Captioned web image data
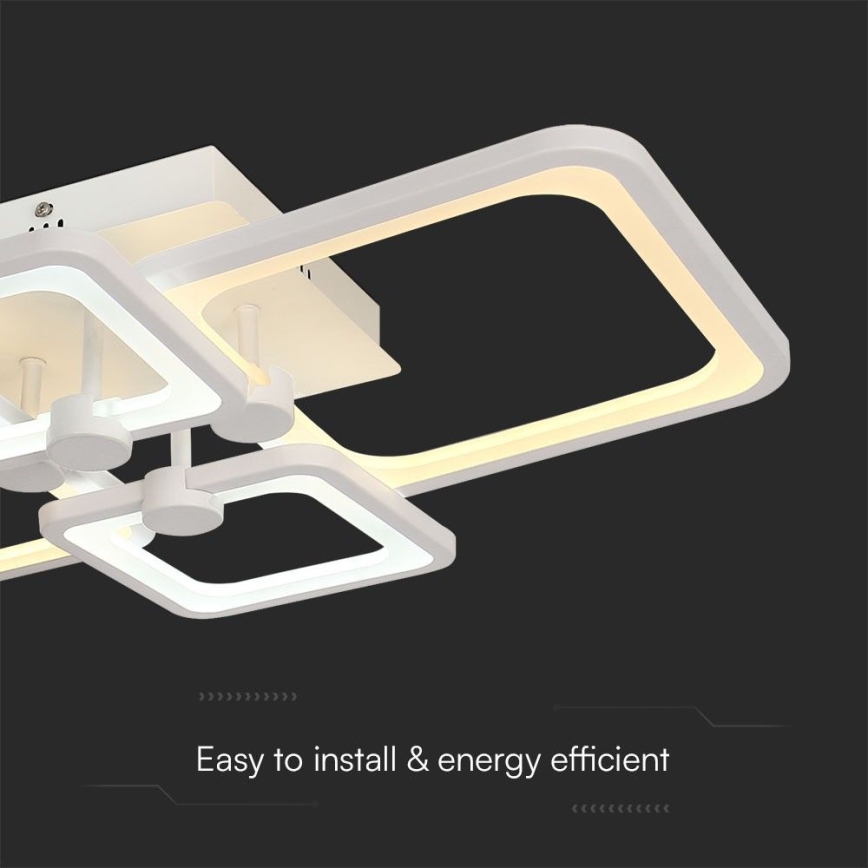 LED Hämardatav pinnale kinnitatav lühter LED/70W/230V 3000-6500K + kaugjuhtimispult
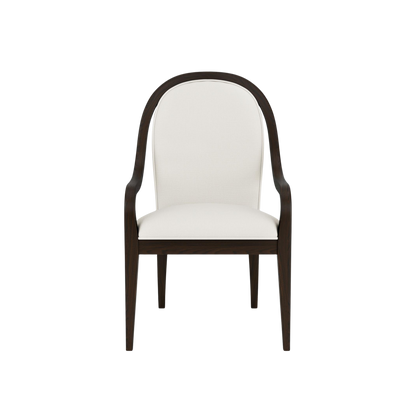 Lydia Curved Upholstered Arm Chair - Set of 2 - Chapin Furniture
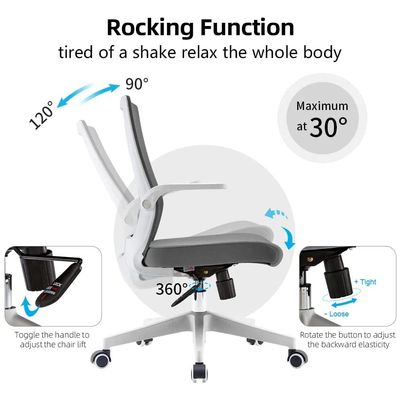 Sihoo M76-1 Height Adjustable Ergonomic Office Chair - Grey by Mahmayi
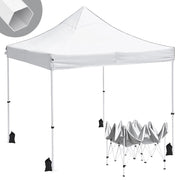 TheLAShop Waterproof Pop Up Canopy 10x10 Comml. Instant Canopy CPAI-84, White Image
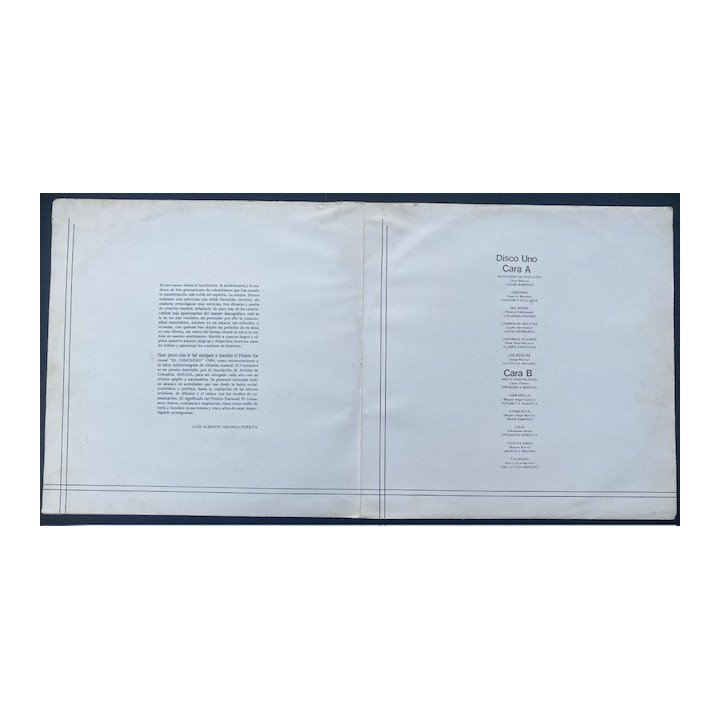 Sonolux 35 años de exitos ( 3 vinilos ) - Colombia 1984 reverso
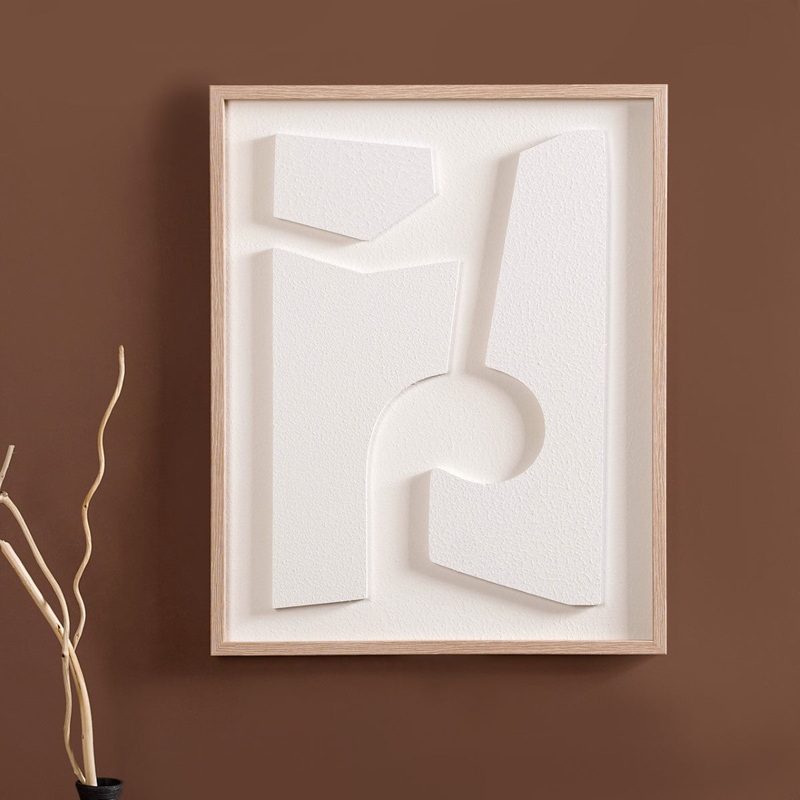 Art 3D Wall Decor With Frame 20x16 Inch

▶ [Instructions for the task]: Render the lines above as a JSON list of strings, one per line, skipping blank lines and leaving the pictures out.

▶ [Solved problem]:
[
  " LED Hämardatav pinnale kinnitatav lühter LED/70W/230V 3000-6500K + kaugjuhtimispult",
  " Lydia Curved Upholstered Arm Chair - Set of 2 - Chapin Furniture",
  " Sihoo M76-1 Height Adjustable Ergonomic Office Chair - Grey by Mahmayi",
  " TheLAShop Waterproof Pop Up Canopy 10x10 Comml. Instant Canopy CPAI-84, White Image",
  " Sonolux 35 años de exitos ( 3 vinilos ) - Colombia 1984 reverso",
  " Art 3D Wall Decor With Frame 20x16 Inch"
]